Many people would agree with Dick the Butcher in Shakespeare’s Henry VI, who memorably suggested: "The first thing we do, let's kill all the lawyers" as a way of improving the country. “Let’s kill all the insurance executives” doesn’t have the same theatrical cachet.
But, in defence of my legal colleagues, I was surprised and impressed to discover that individual lawyers are trained to go to huge lengths to assist clients with their claim, even in the fixed costs world where we largely operate.
And, having crossed that floor, I acknowledge and in some ways admire the insurers’ focus on delivering decent yields to their shareholders in an era where investment returns have been shredded.
Furthermore, progress has been made by many insurers in balancing financial performance with commendable efforts to improve their reputation among their own customers and the general public.

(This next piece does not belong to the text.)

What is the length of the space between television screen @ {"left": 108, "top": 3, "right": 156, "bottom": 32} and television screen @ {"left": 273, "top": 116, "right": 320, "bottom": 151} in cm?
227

Examples include Aviva’s diversity programme, or Axa CEO Amanda Blanc’s long held commitment to sales transparency and commission disclosure. More recently, Kenny Leitch, global telematics director for RSA, and his team have used telematics technology to bring down the cost of car insurance for young drivers and reduce accidents too. I also highlight the excellent work carried out by Ant Gould, director of faculties at the Chartered Insurance Institute, and the CII’s underwriting faculty to urge a renewed focus on the insurance needs of vulnerable people.
But collectively, as an insurance industry, why do so many own goals continue to be scored? Nowhere was this more exemplified than by the Association of British Insurers and its response to the government’s discount rate decision.
If the ABI’s role is to alienate the public, then it is doing a fine job. The decision was described as “crazy, up to 36 million individual and business motor insurance policies could be affected in order to over-compensate a few thousand claimants a year”.
Over-compensate a few thousand claimants? These people are not lobby fodder. They are catastrophically injured people, often youngsters, often paralysed, often needing 24-hour care for the rest of their lives. We pay our compulsory insurance to protect ourselves financially against just such a life-changing injury, and, incidentally, such insurance obviates the need for State provision.
The ABI went on to conflate the discount rate with the small claims limit, demanding that the Ministry of Justice fast-track the personal injury reforms, a controversial proposal that threatens to sweep away centuries-old tort laws, for a £40 saving that the ABI itself said to MPs would be unlikely to materialise.
Who is the ABI representing as it acts in so arrogant and high-handed a manner? Certainly not the millions of customers who buy motor insurance to protect themselves against life-changing injuries, or the many thousands of ordinary people who are injured through no fault of their own every year.
The ABI has itself admitted insurance has a trust problem, and also said that it was taking steps to deal with that problem. Really? If so, how does the foot-stamping and insults thrown at anyone who takes a different view fit into that trust-building strategy?
I urge those CEOs who fund the ABI and its PR machine that brooks no criticism to take a long, hard look in the mirror. Shamefully, some politicians swallow these bullying tactics, but customers who insurers have worked hard to win over certainly don’t.